**Data records**:
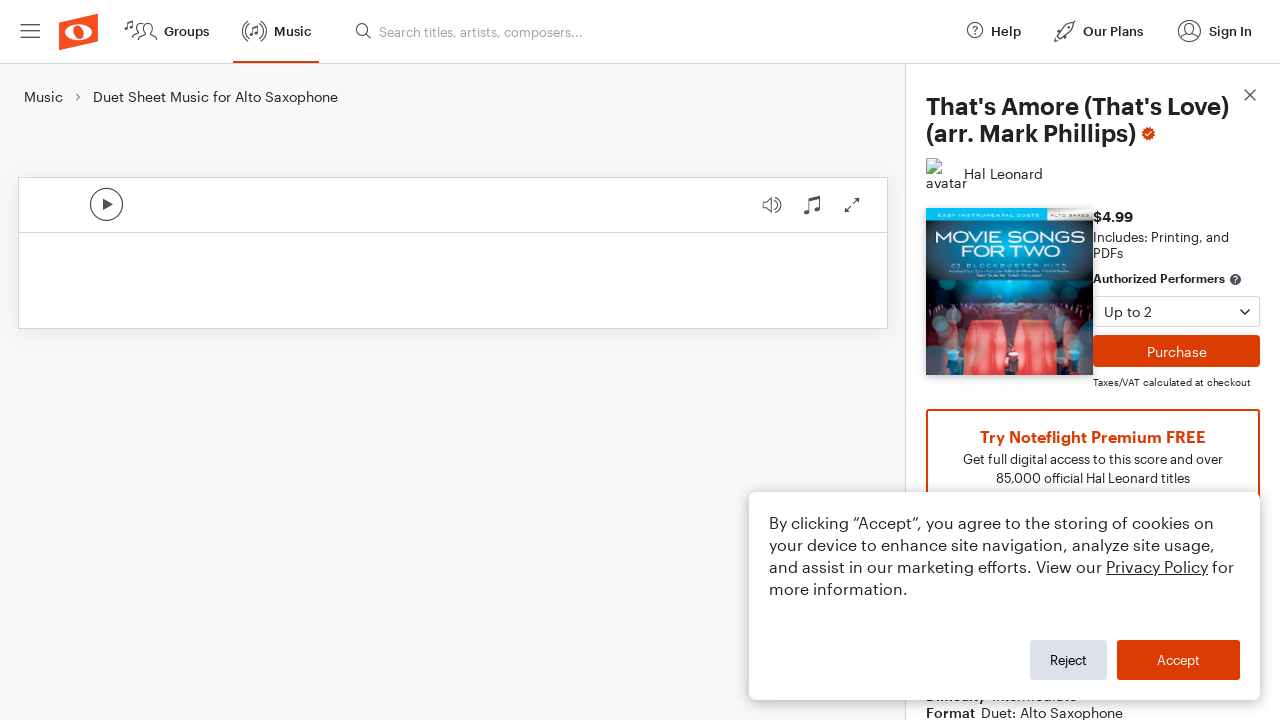

--- FILE ---
content_type: text/html; charset=utf-8
request_url: https://www.noteflight.com/pub_embed/61afe5738e213fcbd4cdc0c81b1bb0fe?token=eyJhbGciOiJIUzI1NiJ9.eyJkYXRhIjp7InB1Ymxpc2hlZF9zY29yZV9pZCI6IjYxYWZlNTczOGUyMTNmY2JkNGNkYzBjODFiMWJiMGZlIiwicHJldmlldyI6dHJ1ZSwicGVyc29uYWxpemF0aW9uIjpudWxsLCJkaXNhYmxlUHJpbnRpbmciOnRydWV9LCJleHAiOjE3Njg2NTMwNzl9.goC8hVwmEplnVW0XeojTQDYq11qoJRnCjrulKI7poAo
body_size: 1623
content:
<!DOCTYPE html>
<html lang="en" xml:lang="en" xmlns="http://www.w3.org/1999/xhtml">
  <head>
    <meta content="text/html;charset=UTF-8" http-equiv="content-type" />
    <meta http-equiv="X-UA-Compatible" content="requiresActiveX=true" />

      <meta name="robots" content="noindex,nofollow" />

    <title>
      Noteflight - Online Music Notation Software
    </title>
    <script language="javascript">
      var appConfigJsonB64 = "[base64]"
    </script>
    <script src="https://production-assets.noteflight.com/speedyg/speedyg-12edfd5d5315b0d44538.js"></script>
  </head>
  <body id="appBody">
  <div id="mainPage">
    <div id="embedContainer">
      <iframe id="embedIframe" class="fullSize" allow="autoplay; fullscreen"></iframe>
    </div>
    <div id="svgContainer">
      <div id="svgContainerHeader" class="svgContainerHeader" role="navigation" aria-label="svgContainerHeade">
        <div class="svgContainerHeaderInner" role="toolbar" aria-orientation="horizontal">
          <div class="headerPaletteLeft">
            <button
              id="playButton"
              class="unstyled paletteButton playCircle"
              aria-label="Play">
            </button>
          </div>
          <div class="headerPaletteRight">
            <button
              id="playbackButton"
              class="unstyled paletteButton playback"
              aria-label="Playback">
            </button>
            <button
              id="scoreButton"
              class="unstyled paletteButton notes"
              aria-label="Score">
            </button>
            <div id="printButtonContainer" class="hidden">
              <button
                id="printButton"
                class="unstyled paletteButton printSimple"
                aria-label="Print PDF Sample"
                aria-disabled="true">
              </button>
            </div>
            <button
              id="fullScreenButton"
              class="unstyled paletteButton"
              aria-label="Full Screen">
            </button>
          </div>
        </div>
      </div>
      <div id="pagesContainer" class="pagesContainer" role="main">
        <div id="pageTurnerBack" class="performUI performPageTurner back"></div>
        <div id="pageTurnerForward" class="performUI performPageTurner forward"></div>
      </div>
      <div id="spinner" class="hidden">
        <div id="spinner" class="overlay">
          <div class="spinnerContainer">
            <div class="spinner">
            </div>
            <div id="overlayCaption" class="overlayCaption"></div>
          </div>
        </div>
      </div>
    </div>
  </div>
</body>

</html>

**Brief**:
In these entries, some lines may contain the string "performPageTurner". Give the number of such lines and nothing more.

**Exercise output**:
2